Pernyataan itu disampaikan Cho dalam sidang parlemen Korea Selatan awal pekan ini. Ia mengatakan pesan Trump memiliki beberapa kepentingan sekaligus, mulai dari mendorong Seoul menyelesaikan persoalan yang masih tertunda hingga mengirim sinyal kepada Korea Utara.
"Saya pikir pesan Presiden Trump mencakup tekanan atas beberapa masalah yang tertunda mengenai pemerintah Korea Selatan, serta pesan ke Korea Utara dan niat Amerika Serikat untuk memecahkan kebuntuan dalam perang Iran," kata Cho.
Dugaan tekanan tersebut muncul bersamaan dengan perubahan skala latihan militer tahunan Korea Selatan dan Amerika Serikat. Kedua negara pada Rabu mengumumkan latihan bersama akan dipersingkat dari 11 hari menjadi lima hari.
Sejumlah latihan lapangan juga akan dikurangi setelah Trump sebelumnya memerintahkan pengurangan signifikan terhadap keterlibatan militer AS dalam latihan tersebut.
Bagi Seoul, perubahan ini bukan perkara teknis semata. Latihan militer gabungan selama bertahun-tahun menjadi bagian penting dari strategi pertahanan menghadapi Korea Utara.
Namun, Pyongyang juga berulang kali mengecam latihan tersebut sebagai ancaman dan persiapan untuk melakukan invasi.
Karena itu, keputusan Washington memangkas keterlibatan dalam latihan berpotensi memiliki dampak lebih luas terhadap hubungan AS-Korea Selatan, sekaligus dinamika di Semenanjung Korea.
Selain isu perang Iran dan Korea Utara, Cho menyebut persoalan investasi juga menjadi salah satu sumber ketegangan antara Seoul dan Washington.
Korea Selatan sebelumnya berkomitmen menginvestasikan sekitar USD 350 miliar di Amerika Serikat berdasarkan kesepakatan perdagangan yang ditandatangani tahun lalu. Namun, hingga kini Korea Selatan belum mengumumkan secara rinci bagaimana investasi tersebut akan direalisasikan.
Cho mengatakan Washington sebenarnya telah mengirim proposal kepada Seoul yang berisi sejumlah proyek yang dapat dipertimbangkan. Meski demikian, pemerintah Korea Selatan masih harus memastikan proyek tersebut layak secara komersial dan memenuhi prosedur hukum domestik.
"Kami tidak bisa bergerak lebih cepat dalam rencana investasi karena kami harus mempertimbangkan faktor-faktor seperti kelayakan komersial dan mengambil prosedur hukum," ujar Cho.

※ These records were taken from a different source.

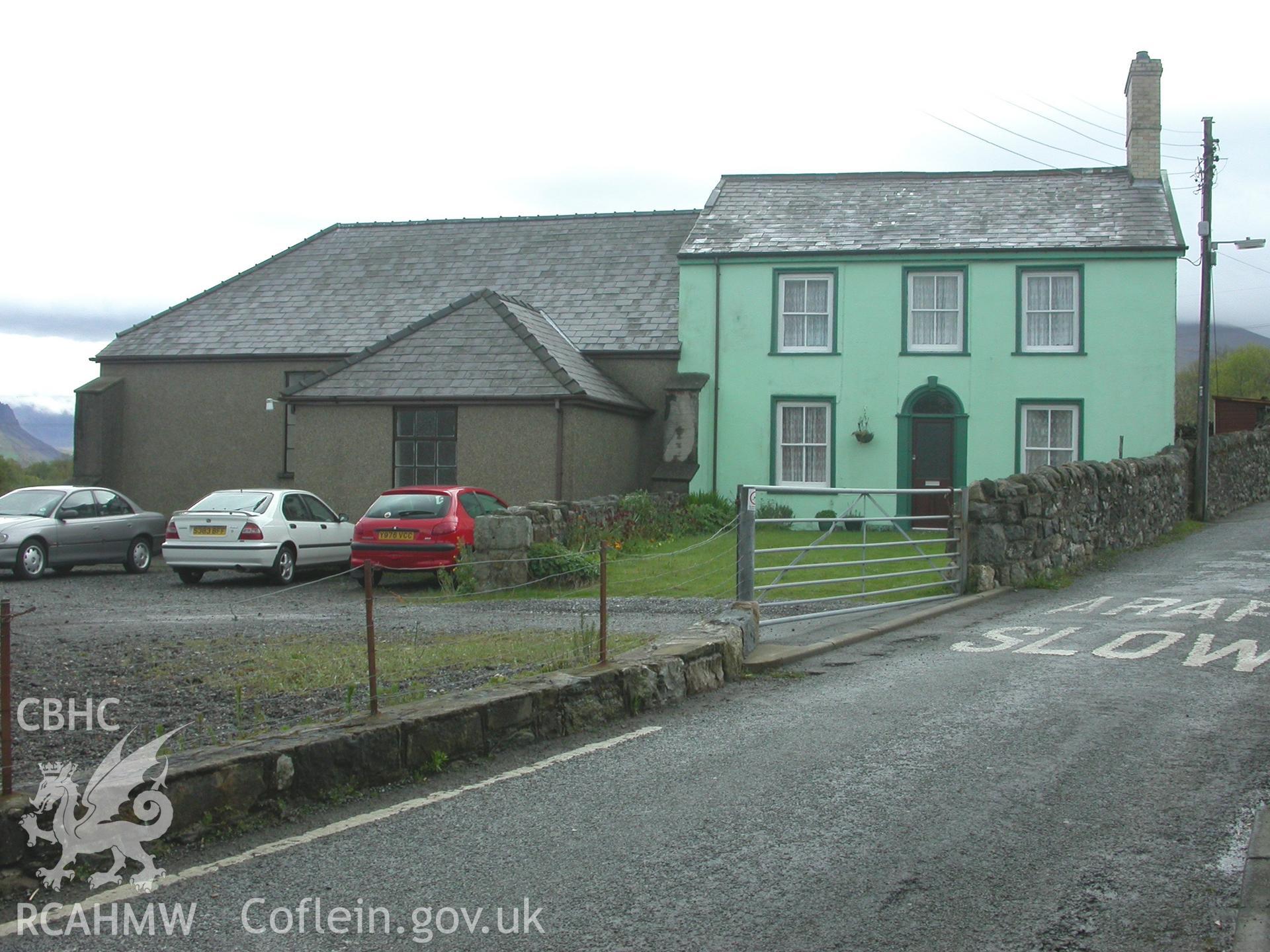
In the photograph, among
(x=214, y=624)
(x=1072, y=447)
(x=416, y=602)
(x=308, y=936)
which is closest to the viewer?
(x=308, y=936)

Ia juga menyebut adanya persoalan tak terduga lainnya yang membuat proses tersebut belum berjalan lebih cepat, tetapi tidak menjelaskan secara rinci masalah yang dimaksud.
Sementara itu, Menteri Unifikasi Korea Selatan Chung Dong-young melihat pemangkasan latihan militer dari sudut pandang yang berbeda.

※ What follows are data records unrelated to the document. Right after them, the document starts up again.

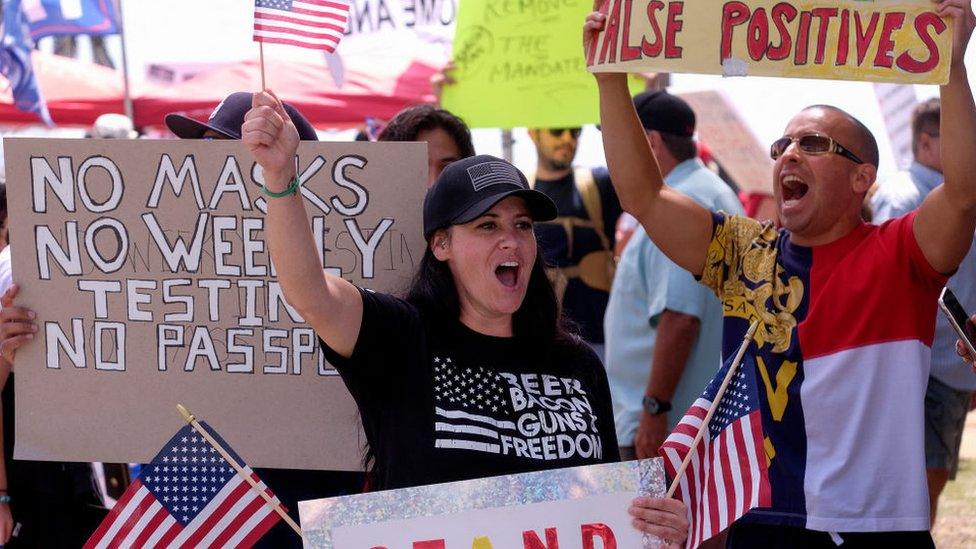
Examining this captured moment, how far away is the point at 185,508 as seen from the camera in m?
3.03

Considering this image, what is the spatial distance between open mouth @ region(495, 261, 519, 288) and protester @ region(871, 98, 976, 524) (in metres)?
2.74

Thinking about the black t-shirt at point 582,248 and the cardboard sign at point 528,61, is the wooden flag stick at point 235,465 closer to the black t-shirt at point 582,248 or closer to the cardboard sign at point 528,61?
the black t-shirt at point 582,248

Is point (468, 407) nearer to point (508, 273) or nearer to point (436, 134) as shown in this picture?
point (508, 273)

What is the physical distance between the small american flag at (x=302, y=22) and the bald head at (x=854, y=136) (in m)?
1.33

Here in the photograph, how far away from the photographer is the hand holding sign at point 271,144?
2.74 m

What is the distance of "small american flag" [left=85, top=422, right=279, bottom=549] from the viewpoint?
300 cm

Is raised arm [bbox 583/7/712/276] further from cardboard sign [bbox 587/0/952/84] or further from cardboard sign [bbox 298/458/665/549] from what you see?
cardboard sign [bbox 298/458/665/549]

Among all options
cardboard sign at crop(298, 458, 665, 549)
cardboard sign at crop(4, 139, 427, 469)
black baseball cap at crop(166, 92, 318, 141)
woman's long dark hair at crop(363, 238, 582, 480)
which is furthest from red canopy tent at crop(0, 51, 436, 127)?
cardboard sign at crop(298, 458, 665, 549)

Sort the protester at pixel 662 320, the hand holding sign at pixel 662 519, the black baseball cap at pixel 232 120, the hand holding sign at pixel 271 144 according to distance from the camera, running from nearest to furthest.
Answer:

Chung, yang hadir dalam sidang yang sama, menilai keputusan Trump dapat menjadi bagian dari upaya membuka kembali peluang pertemuan dengan pemimpin Korea Utara Kim Jong Un.
Menurutnya, dengan mengurangi latihan militer yang selama ini menjadi salah satu sumber kemarahan Pyongyang, Trump mungkin sedang mengambil langkah untuk menciptakan kondisi yang lebih memungkinkan bagi diplomasi dengan Korea Utara.
Jika penilaian tersebut benar, perubahan latihan militer AS-Korea Selatan tidak hanya berkaitan dengan perang Iran atau tekanan ekonomi terhadap Seoul. Langkah itu juga dapat menjadi sinyal bahwa Washington kembali mempertimbangkan pendekatan diplomatik terhadap Pyongyang.
Situasi tersebut membuat kebijakan pertahanan AS di Semenanjung Korea berada di persimpangan sejumlah kepentingan sekaligus: mempertahankan komitmen keamanan kepada Seoul, mendorong Korea Selatan memenuhi kesepakatan investasi, mencari jalan keluar dari kebuntuan perang Iran, serta membuka kemungkinan dialog baru dengan Korea Utara.